In one's work, creative work or otherwise, the market always dictates, and so one must submit not only one’s work but one’s very self to the eyes of that market, whoever composes it. A spectrum of emotion happens between denial (i.e. I know I have talent) and acceptance (i.e. I know there is much I can work on). Yet not every “no” is equal, and that in itself should be an incentive to keep going. Being rejected somewhere is a turning of your work towards a set of aims and eyes elsewhere. A rejection, an honest critique, is gold--and nothing should necessarily tarnish this, even if the ego has been chipped away in the process.
I want to invoke Michelangelo here--that the essence of the artist is to keep chipping away, until they "[see] the angel in the marble and [carve]" until it has been “set free.” Rejection encourages the will to will. To want to resubmit to the point where the victory is not to face the rejection successfully via dismissal but merely face the subjective nature of rejection itself.

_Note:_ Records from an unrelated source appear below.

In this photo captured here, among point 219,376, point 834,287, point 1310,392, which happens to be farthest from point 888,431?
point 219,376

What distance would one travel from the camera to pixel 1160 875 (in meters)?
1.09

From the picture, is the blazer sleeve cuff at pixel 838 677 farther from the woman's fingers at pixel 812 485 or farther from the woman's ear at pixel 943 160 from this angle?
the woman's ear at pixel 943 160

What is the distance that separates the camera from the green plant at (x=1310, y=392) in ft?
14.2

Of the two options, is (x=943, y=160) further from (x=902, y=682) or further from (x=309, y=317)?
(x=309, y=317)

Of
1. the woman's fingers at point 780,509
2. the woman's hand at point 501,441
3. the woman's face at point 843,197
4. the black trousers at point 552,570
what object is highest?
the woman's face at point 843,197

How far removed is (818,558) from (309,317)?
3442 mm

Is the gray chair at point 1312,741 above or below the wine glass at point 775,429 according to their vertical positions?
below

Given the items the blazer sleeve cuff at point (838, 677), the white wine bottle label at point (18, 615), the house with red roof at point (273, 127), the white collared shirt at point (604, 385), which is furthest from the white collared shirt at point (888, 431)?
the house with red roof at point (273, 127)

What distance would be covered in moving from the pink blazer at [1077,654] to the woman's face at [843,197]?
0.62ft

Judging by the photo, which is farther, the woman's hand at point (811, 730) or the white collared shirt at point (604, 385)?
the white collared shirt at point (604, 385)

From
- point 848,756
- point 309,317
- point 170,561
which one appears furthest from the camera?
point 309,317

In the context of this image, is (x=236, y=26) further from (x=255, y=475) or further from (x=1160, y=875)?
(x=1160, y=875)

There is a pathological response to rejection that says, "I am not affected by them saying 'no'." Yet the trick is that we must be affected (i.e. affect is important), just not to the extent where we succumb to some false feeling of being lesser-than. Every writer who has ever written and submitted a document has gone through all of this--there is no unique insight I attempt to give here. Though I want to truly gage the possibility of value in rejection itself, maybe in order to surpass its value. Having one's work accepted/appreciated/loved/cherished would be an antidote to the broken glass that every writer needs to proverbially walk on in order to feel their words authentically. No need to romanticize the roadmap of rejection that follows the average writerly career, but rather, a need to make an itinerary of the writer’s difficult efforts that will, must flower, no matter what.